Aber bei dem Geld für diese Runde werde ich immer unsicherer. Im Spot-Bereich gab es in den letzten drei Stunden keine der zwölf Säulen, die auch nur annähernd „positiv“ war; netto wurden über 300.000 abgezogen. Selbst die großen Orders laufen nach draußen.

Wenn der Preis nach oben schießt und das Geld abzieht – wie könnte ich da nicht nervös werden.

Auch bei den Großinvestoren stimmt etwas nicht. Die Wal-Positionen werden in diesen Tagen weiter reduziert, und der Long-Anteil sinkt; im Orderbuch sind die Kauforders nur etwa halb so groß wie die Verkaufsorders. Wenn man nach oben „durchsticht“, hängt das Ganze vor allem an dem mageren Volumen aus den Kontrakten; zugleich schrumpft das Open Interest weiter.

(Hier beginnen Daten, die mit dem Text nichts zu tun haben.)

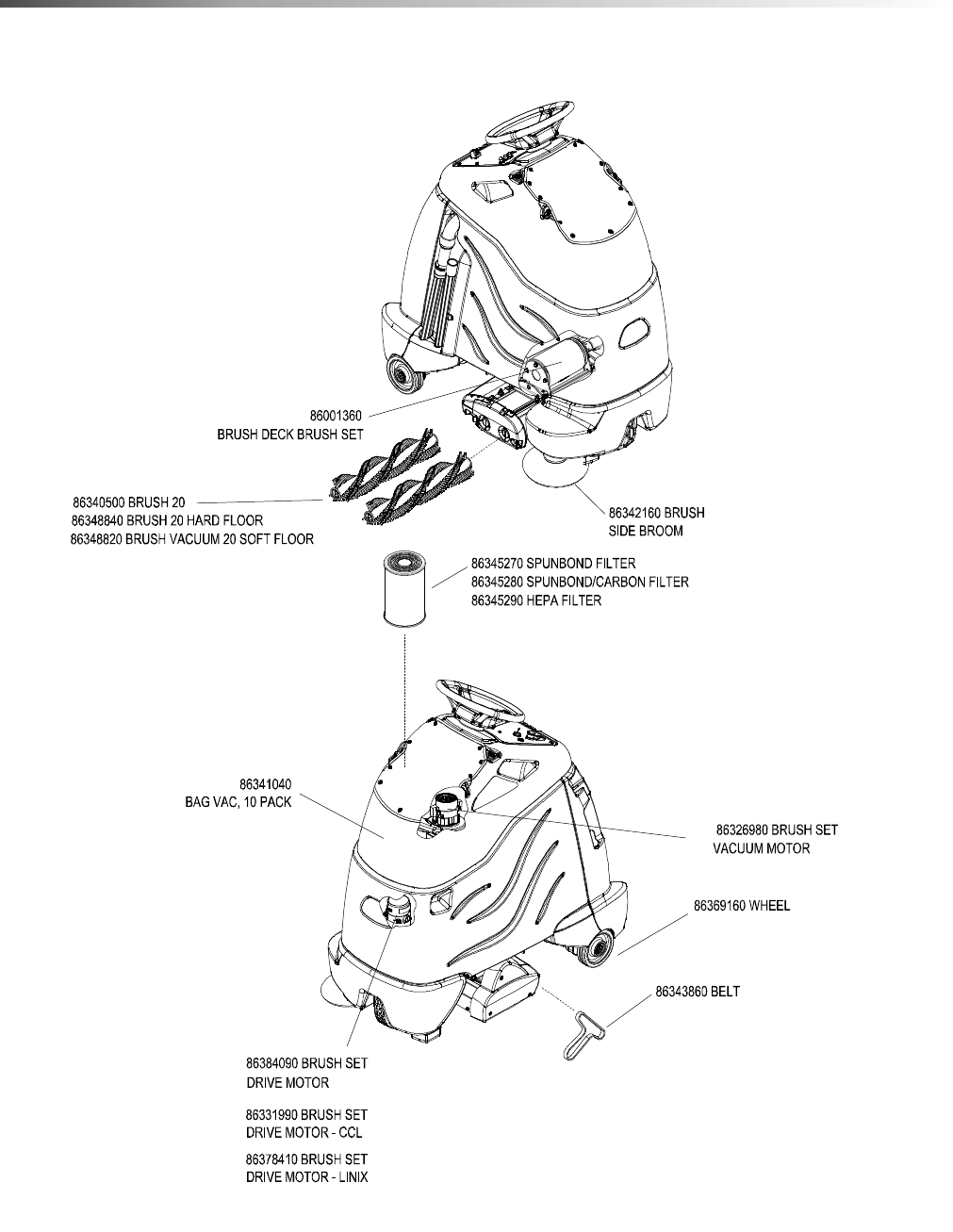 86001360
BRUSH DECK BRUSH SET

86340500 BRUSH 20
86348840 BRUSH 20 HARD FLOOR
86348820 BRUSH VACUUM 20 SOFT FLOOR

86342160 BRUSH
SIDE BROOM

86345270 SPUNBOND FILTER
86345280 SPUNBOND/CARBON FILTER
86345290 HEPA FILTER

86341040
BAG VAC, 10 PACK

86326980 BRUSH SET
VACUUM MOTOR

86369160 WHEEL

86343860 BELT

86384090 BRUSH SET
DRIVE MOTOR

86331990 BRUSH SET
DRIVE MOTOR - CCL

86378410 BRUSH SET
DRIVE MOTOR - LINIX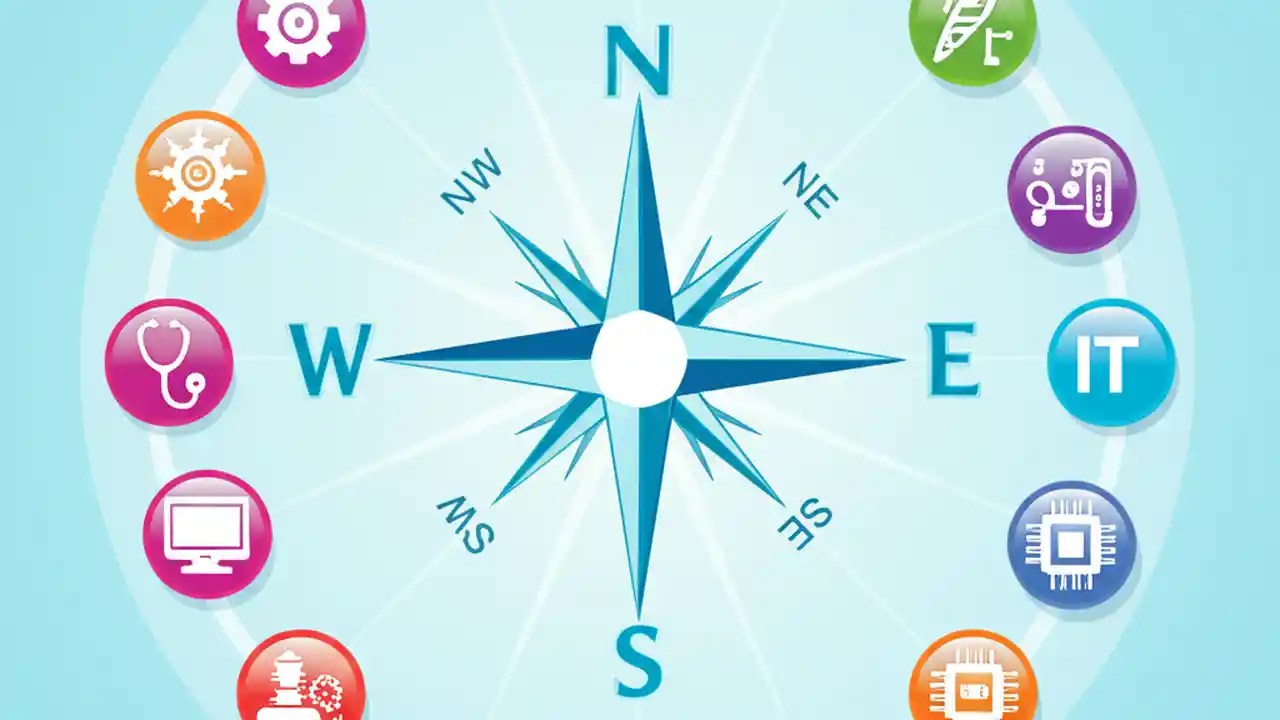 N
NW
NE
W
E
IT
SW
SE
S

Draußen wird auch weiterhin kräftig getrommelt. Die Stimmung liegt mittlerweile bei knapp 8 von 10. An einem Tag wurden über 700 Long-Posts gezählt, die über 43 Short-Posts hinwegdrücken – die Stimmungshalle bläst die Luft schon fast zum Platzen.

Der Kurs wurde zwar hochgezogen, aber wo ist das Geld für die Nachkäufe unten? MACD biegt immer noch nach unten ab, ein neues Hoch wurde ohne Volumen angestoßen – genau das fürchte ich bei Preis-Volumen-Divergenzen.

An dieser Stelle ist das Hinterherjagen bei Longs nur mittelmäßiges Chance-Risiko. Ich verfolge es erst mal nicht. Entscheidend ist der Rücksetzer: Ob die Marke bei 600 als „Tor“ gehalten wird und ob das Geld zurückkommt. Wenn es gehalten wird, reden wir weiter. Wenn nicht, sollte man das Ende vorab schon mal durchspielen.